Damon Grace and Lucas Andrews were poking around YouTube one day and landed on a kooky video of some Norwegians playing just about the craziest-looking sport ever. It was soccer -- but every player was encased in a giant bubble that began at their waist and went up past their head. It looked fun and ridiculous. And, the guys thought, it might also make a great business. “Instead of going to play laser tag, bubble soccer is a new entertainment product,” Grace says.
Now the question: But what is this business? They could just sell the bubbles, but how many people would want to buy those things? They could launch a league, but that would be cumbersome. Then they got it: They’d rent out the suits, nets and other equipment, and market the game to local colleges, high schools, church groups and parents of bar mitzvah boys. (Grace and Andrews know the market. They’re business students: Grace goes to Michigan State University; Andrews is at Western Michigan University.) They raised $4,000 from a venture fund at MSU to purchase 10 suits and became Detroit’s first bubble soccer guys.
It was tough at first. The early suits popped, so Grace and Andrews scrambled to patch holes until they found a different, more reliable supplier. They also discovered the hazards of unambitious branding. They initially called themselves Bubble Soccer Detroit but later realized that the name, well, limited them to Detroit. So last spring, they rebranded as Bumpin’ Bubbles and have since found 40 partners across the United States and Canada.
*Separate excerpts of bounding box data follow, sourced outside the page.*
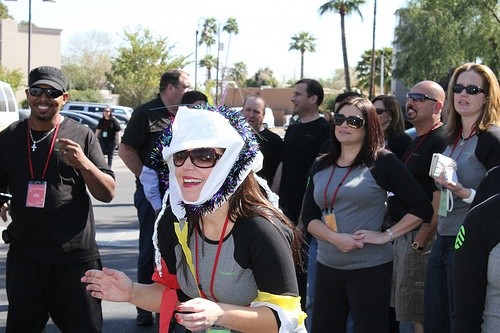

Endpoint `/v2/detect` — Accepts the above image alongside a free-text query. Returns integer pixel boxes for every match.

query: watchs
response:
[412,241,423,251]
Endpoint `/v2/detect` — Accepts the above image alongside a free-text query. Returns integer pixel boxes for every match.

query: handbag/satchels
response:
[429,153,457,212]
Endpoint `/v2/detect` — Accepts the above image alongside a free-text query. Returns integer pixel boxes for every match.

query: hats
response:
[28,65,66,92]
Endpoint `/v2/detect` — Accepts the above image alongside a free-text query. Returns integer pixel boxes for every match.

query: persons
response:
[388,80,449,333]
[140,91,208,218]
[118,70,192,325]
[95,108,122,168]
[301,95,434,333]
[373,95,413,161]
[241,95,283,187]
[271,78,333,312]
[324,111,332,121]
[80,106,308,333]
[421,62,500,333]
[0,66,117,333]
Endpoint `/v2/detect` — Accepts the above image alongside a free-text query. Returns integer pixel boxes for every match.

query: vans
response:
[211,81,239,95]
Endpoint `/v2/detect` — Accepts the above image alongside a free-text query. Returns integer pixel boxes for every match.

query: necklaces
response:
[30,126,56,151]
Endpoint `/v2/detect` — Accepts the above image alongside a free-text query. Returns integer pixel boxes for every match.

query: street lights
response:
[195,17,211,92]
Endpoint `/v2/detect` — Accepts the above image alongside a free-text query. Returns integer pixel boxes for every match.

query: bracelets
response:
[386,229,394,242]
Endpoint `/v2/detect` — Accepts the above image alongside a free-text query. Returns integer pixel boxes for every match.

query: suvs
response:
[59,102,134,150]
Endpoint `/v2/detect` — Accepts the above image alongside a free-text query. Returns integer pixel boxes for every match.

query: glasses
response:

And they’ve added to their rental offerings: For $250 an hour for 10 bubble suits (or $350 an hour for 20 suits), customers also get refs and everything else needed for a game.
Last year, Bumpin’ Bubbles clocked more than 250 rentals, with $80,000 in sales. Projected sales for 2016 are $200,000. And because bubble soccer can be played indoors or out, the company has begun honing its pitch based on the season. “During the summer months, we get corporate events and corporate picnics,” Grace says. “In the winter we do school groups and church groups. Some people rent them for the entire night for an all-night party.”
But despite the growth, it’s still very much a college operation. “We can fit 20 suits in my Trailblazer, which is like the company car,” Grace says. He drives to events across Michigan to set up -- and enlists fraternity brothers to work as needed.